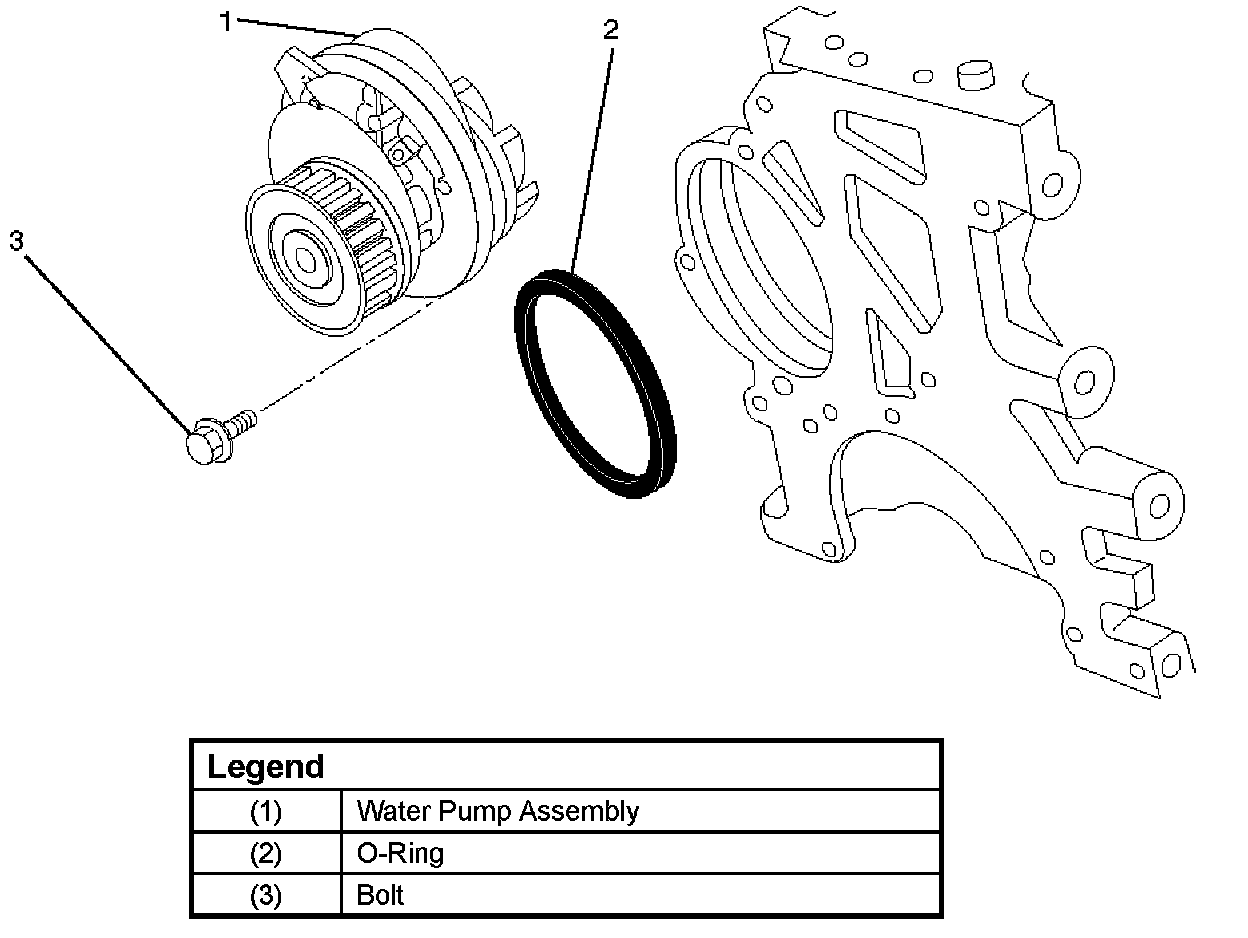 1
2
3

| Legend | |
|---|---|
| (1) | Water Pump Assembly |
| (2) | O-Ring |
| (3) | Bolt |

# # # #

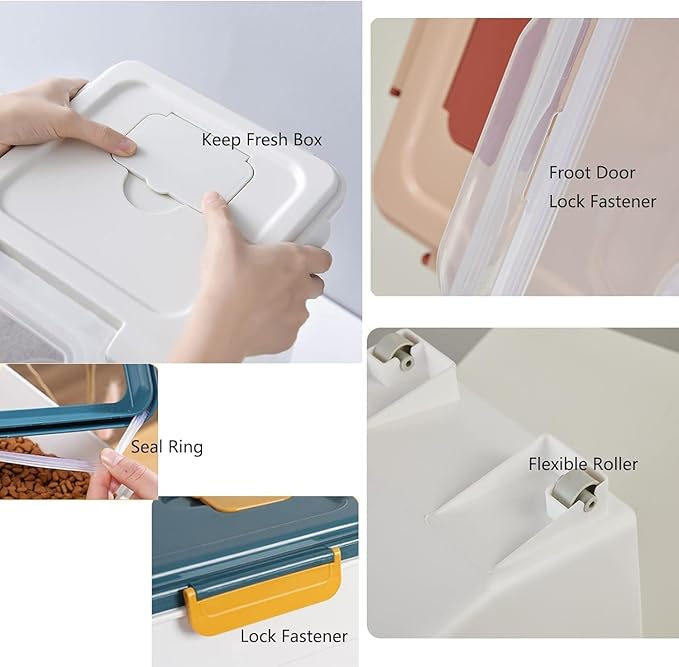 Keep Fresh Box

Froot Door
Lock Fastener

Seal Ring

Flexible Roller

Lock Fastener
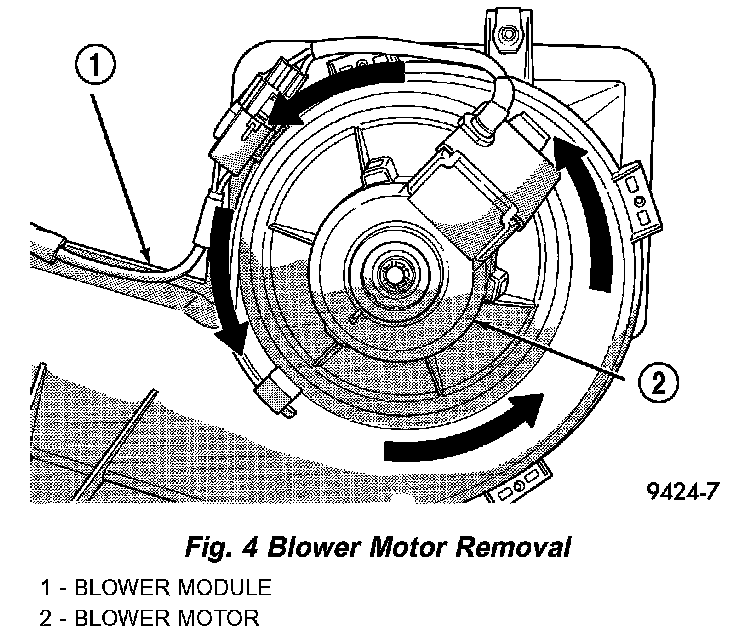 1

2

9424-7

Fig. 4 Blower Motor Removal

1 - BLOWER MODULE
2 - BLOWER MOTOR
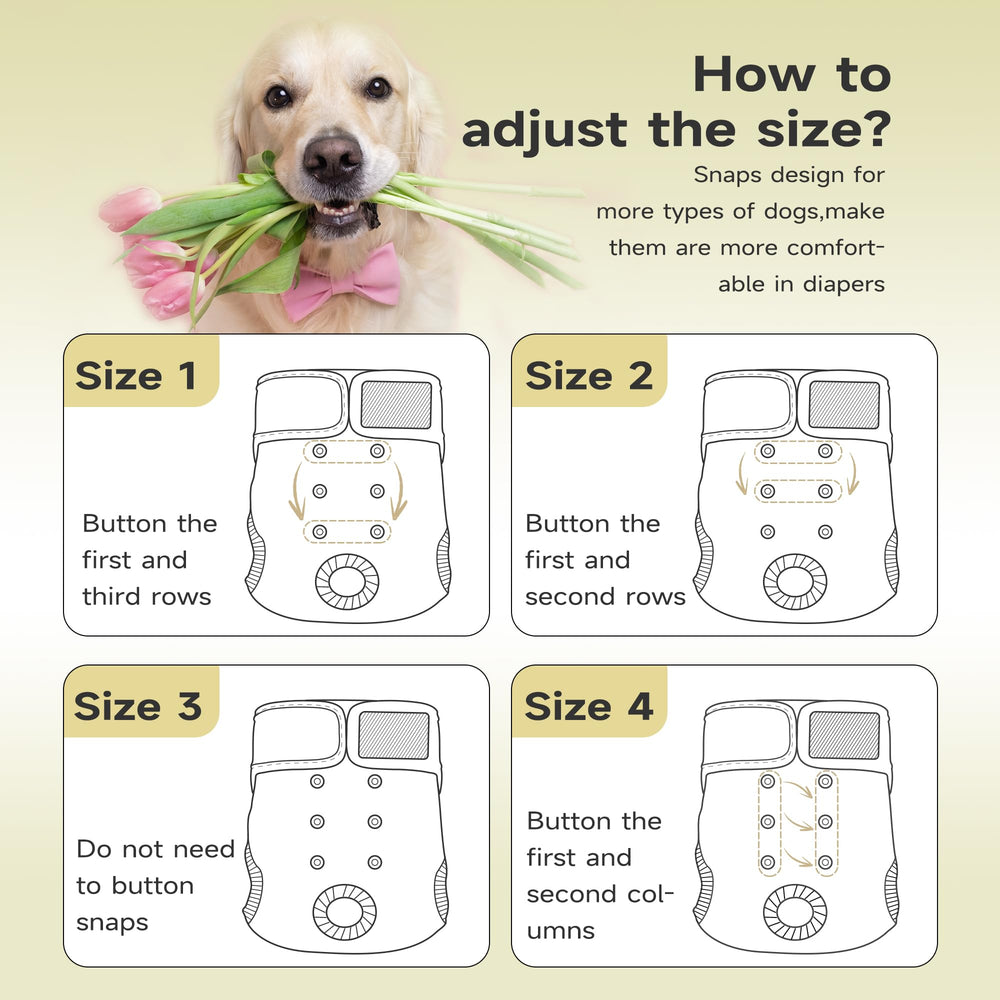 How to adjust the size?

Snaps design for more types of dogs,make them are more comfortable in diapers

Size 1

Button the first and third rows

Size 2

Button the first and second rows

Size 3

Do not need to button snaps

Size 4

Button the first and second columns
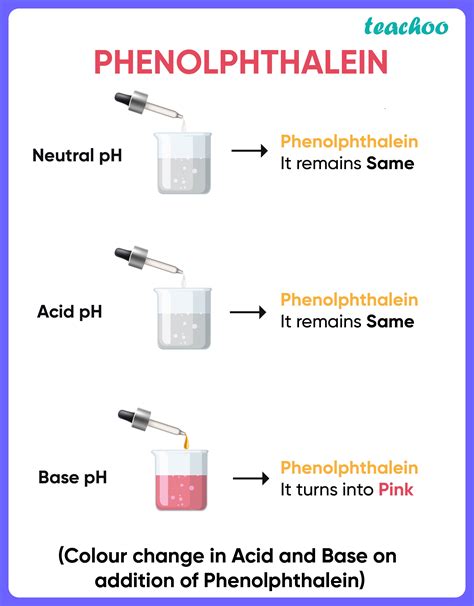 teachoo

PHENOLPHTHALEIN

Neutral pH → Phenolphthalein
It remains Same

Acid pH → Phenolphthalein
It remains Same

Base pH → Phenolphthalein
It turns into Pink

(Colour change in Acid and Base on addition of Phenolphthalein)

# # # #

# WHAT YOU WILL DO:
Starting with the line that has "Fig. 4 Blower Motor Removal" and ending with the line that has "(Colour change in", repeat the lines above exactly, omitting every picture.

# TASK RESPONSE:
Fig. 4 Blower Motor Removal

1 - BLOWER MODULE
2 - BLOWER MOTOR
 How to adjust the size?

Snaps design for more types of dogs,make them are more comfortable in diapers

Size 1

Button the first and third rows

Size 2

Button the first and second rows

Size 3

Do not need to button snaps

Size 4

Button the first and second columns
 teachoo

PHENOLPHTHALEIN

Neutral pH → Phenolphthalein
It remains Same

Acid pH → Phenolphthalein
It remains Same

Base pH → Phenolphthalein
It turns into Pink

(Colour change in Acid and Base on addition of Phenolphthalein)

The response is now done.